Department of Electronics and Electrical Engineering, Dongguk University, Seoul 04620, Korea.
Sensors (Basel). 2021 Mar 24;21(7):2265. doi: 10.3390/s21072265.
An around view monitoring (AVM) system acquires the front, rear, left, and right-side information of a vehicle using four cameras and transforms the four images into one image coordinate system to monitor around the vehicle with one image. Conventional AVM calibration utilizes the maximum likelihood estimation (MLE) to determine the parameters that can transform the captured four images into one AVM image. The MLE requires reference data of the image coordinate system and the world coordinate system to estimate these parameters. In conventional AVM calibration, many aligned calibration boards are placed around the vehicle and are measured to extract the reference sample data. However, accurately placing and measuring the calibration boards around a vehicle is an exhaustive procedure. To remediate this problem, we propose a novel AVM calibration method that requires only four randomly placed calibration boards by estimating the location of each calibration board. First, we define the AVM errors and determine the parameters that minimize the error in estimating the location. We then evaluate the accuracy of the proposed method through experiments using a real-sized vehicle and an electric vehicle for children to show that the proposed method can generate an AVM image similar to the conventional AVM calibration method regardless of a vehicle's size.

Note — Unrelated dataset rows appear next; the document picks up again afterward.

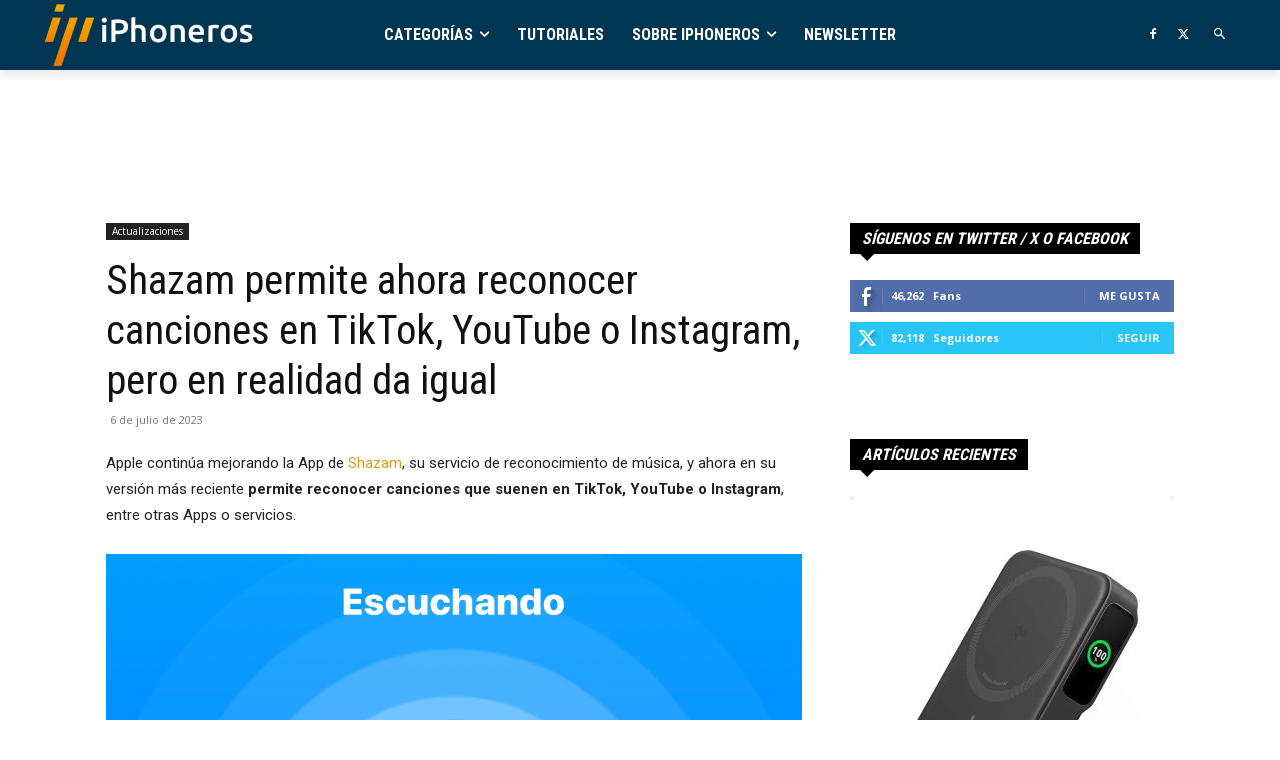

--- FILE ---
content_type: text/html; charset=utf-8
request_url: https://www.google.com/recaptcha/api2/aframe
body_size: 266
content:
<!DOCTYPE HTML><html><head><meta http-equiv="content-type" content="text/html; charset=UTF-8"></head><body><script nonce="w_yvkRZ_VPWMOacXsjc0IQ">/** Anti-fraud and anti-abuse applications only. See google.com/recaptcha */ try{var clients={'sodar':'https://pagead2.googlesyndication.com/pagead/sodar?'};window.addEventListener("message",function(a){try{if(a.source===window.parent){var b=JSON.parse(a.data);var c=clients[b['id']];if(c){var d=document.createElement('img');d.src=c+b['params']+'&rc='+(localStorage.getItem("rc::a")?sessionStorage.getItem("rc::b"):"");window.document.body.appendChild(d);sessionStorage.setItem("rc::e",parseInt(sessionStorage.getItem("rc::e")||0)+1);localStorage.setItem("rc::h",'1770092809707');}}}catch(b){}});window.parent.postMessage("_grecaptcha_ready", "*");}catch(b){}</script></body></html>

全景监测(AVM)系统使用四个摄像头获取车辆的前、后、左、右侧信息,并将四个图像转换到一个图像坐标系中,以便用一个图像监测车辆周围情况。传统的 AVM 校准利用最大似然估计(MLE)来确定可以将捕获的四个图像转换为一个 AVM 图像的参数。MLE 需要图像坐标系和世界坐标系的参考数据来估计这些参数。在传统的 AVM 校准中,需要在车辆周围放置许多对齐的校准板,并进行测量以提取参考样本数据。然而,准确地在车辆周围放置和测量校准板是一个繁琐的过程。为了解决这个问题,我们提出了一种新的 AVM 校准方法,只需要四个随机放置的校准板,通过估计每个校准板的位置来实现。首先,我们定义了 AVM 误差,并确定了最小化估计位置误差的参数。然后,我们通过使用真实大小的车辆和儿童电动汽车进行实验来评估所提出方法的准确性,结果表明,无论车辆大小如何,所提出的方法都可以生成类似于传统 AVM 校准方法的 AVM 图像。